Actions requises ::
A) Reprenez l'extrait retenu de « Quand je dis » à « pas ben méchants... », en remplaçant « Saint-Henri » par « Verdun ».
B) Résumez l'extrait retenu en deux phrases.
C) D'après l'extrait retenu, quel numéro porte le poste de Westmount au sein de la C.U.M. ?

Extrait retenu ::
::::::::::

Je suis maintenant sergent depuis quelques jours.

Un flic du centre-ville dans Westmount!

Assis à mon bureau, je contemple le bel escalier en marbre qui mène au second étage, celui de la cour municipale. Il n'y a pas si longtemps, les policiers n'y avaient pas accès. Ils devaient passer par l'escalier de secours situé à l'arrière de la bâtisse. Le grand François, un des francophones du groupe, vient s'asseoir à mes côtés.

-Pis le sergent tu t'habitues?

-Moi oui, eux, pas sur!

Quand je dis «eux», je parle de quelques officiers anglophones qui malgré leur affabilité me trouvent menaçant. En fait, ce n'est pas seulement ma présence, mais la présence de plusieurs francophones, qui depuis l'intégration viennent perturber la paix sociale. Westmount, le poste 23 de la C.U.M. englobe maintenant une partie de Saint-Henri et pour ces beaux messieurs qui ne se rendaient pas jusque là, c'est difficile à prendre. Dès mon arrivée, un vieux sergent était venu m'expliquer comment ne pas faire de vagues, pauvre lui, il venait de frapper le mauvais gars.

Dès mon arrivée, un vieux sergent était venu m'expliquer comment ne pas faire de vagues, pauvre lui, il venait de frapper le mauvais gars.

-Ils ne sont pas ben méchants...

-On verra!

Ici, le matin, c'est encore la levée du drapeau avec des musiques exotiques, des trucs comme le God save the Queen, accompagné du salut militaire. Mon lieutenant avec qui j'ai travaillé au poste 4 de l'époque est lui aussi un peu mal à l'aise avec tout ça, mais comme il veut monter dans l'échelle sociale, il ne va pas en faire un plat.

::::::::::

Données sources ::
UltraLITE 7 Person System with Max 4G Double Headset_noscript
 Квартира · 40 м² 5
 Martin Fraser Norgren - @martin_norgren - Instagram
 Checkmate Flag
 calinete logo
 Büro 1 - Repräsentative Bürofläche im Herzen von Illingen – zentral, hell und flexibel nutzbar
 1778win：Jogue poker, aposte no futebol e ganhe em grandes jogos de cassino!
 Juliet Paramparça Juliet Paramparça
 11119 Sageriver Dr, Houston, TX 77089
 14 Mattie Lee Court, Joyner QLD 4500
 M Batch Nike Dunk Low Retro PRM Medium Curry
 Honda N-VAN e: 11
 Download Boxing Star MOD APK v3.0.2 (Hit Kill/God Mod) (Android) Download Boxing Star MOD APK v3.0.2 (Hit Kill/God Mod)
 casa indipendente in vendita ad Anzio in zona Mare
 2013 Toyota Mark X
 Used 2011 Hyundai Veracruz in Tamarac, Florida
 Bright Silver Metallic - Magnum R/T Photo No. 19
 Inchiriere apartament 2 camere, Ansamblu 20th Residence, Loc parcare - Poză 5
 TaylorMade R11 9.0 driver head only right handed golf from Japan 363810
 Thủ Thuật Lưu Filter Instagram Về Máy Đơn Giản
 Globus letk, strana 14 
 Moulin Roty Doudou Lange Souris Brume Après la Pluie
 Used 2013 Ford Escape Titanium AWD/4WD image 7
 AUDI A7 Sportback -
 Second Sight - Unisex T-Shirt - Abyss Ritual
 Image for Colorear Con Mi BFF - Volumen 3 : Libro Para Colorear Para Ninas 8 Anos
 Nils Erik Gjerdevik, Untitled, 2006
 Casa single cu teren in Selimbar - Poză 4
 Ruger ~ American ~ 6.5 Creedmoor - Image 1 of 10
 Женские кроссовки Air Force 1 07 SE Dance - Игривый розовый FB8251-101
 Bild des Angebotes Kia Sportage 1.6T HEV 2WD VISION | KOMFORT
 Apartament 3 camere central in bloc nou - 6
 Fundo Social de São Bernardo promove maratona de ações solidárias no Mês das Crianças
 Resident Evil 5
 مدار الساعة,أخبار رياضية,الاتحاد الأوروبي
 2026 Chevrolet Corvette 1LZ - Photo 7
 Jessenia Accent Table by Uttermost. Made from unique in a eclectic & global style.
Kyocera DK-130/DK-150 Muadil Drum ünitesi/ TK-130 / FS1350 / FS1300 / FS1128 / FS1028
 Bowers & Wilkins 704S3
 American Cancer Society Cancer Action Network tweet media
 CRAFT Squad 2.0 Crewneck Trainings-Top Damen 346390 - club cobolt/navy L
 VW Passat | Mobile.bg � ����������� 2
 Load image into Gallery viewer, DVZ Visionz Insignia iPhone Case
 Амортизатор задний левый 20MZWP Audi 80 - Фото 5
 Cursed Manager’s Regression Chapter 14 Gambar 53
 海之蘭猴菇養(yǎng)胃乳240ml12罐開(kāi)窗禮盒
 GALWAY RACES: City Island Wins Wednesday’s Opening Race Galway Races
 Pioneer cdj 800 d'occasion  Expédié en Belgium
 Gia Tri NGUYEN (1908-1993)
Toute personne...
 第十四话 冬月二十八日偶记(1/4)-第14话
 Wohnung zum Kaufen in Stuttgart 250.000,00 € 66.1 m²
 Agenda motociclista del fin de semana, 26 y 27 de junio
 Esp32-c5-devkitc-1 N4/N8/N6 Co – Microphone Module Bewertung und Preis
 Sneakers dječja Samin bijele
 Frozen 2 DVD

::::::::::

Réponses fournies ::
A)
Quand je dis «eux», je parle de quelques officiers anglophones qui malgré leur affabilité me trouvent menaçant. En fait, ce n'est pas seulement ma présence, mais la présence de plusieurs francophones, qui depuis l'intégration viennent perturber la paix sociale. Westmount, le poste 23 de la C.U.M. englobe maintenant une partie de Verdun et pour ces beaux messieurs qui ne se rendaient pas jusque là, c'est difficile à prendre. Dès mon arrivée, un vieux sergent était venu m'expliquer comment ne pas faire de vagues, pauvre lui, il venait de frapper le mauvais gars.

Dès mon arrivée, un vieux sergent était venu m'expliquer comment ne pas faire de vagues, pauvre lui, il venait de frapper le mauvais gars.

-Ils ne sont pas ben méchants...

B) Devenu sergent depuis quelques jours au poste de Westmount, le narrateur constate que plusieurs officiers anglophones se sentent menacés par la présence de francophones arrivés depuis l'intégration, le poste 23 englobant désormais une partie de Saint-Henri. Il décrit aussi la levée matinale du drapeau au son du God save the Queen, une pratique qui met un peu mal à l'aise son lieutenant.

C) Le poste 23.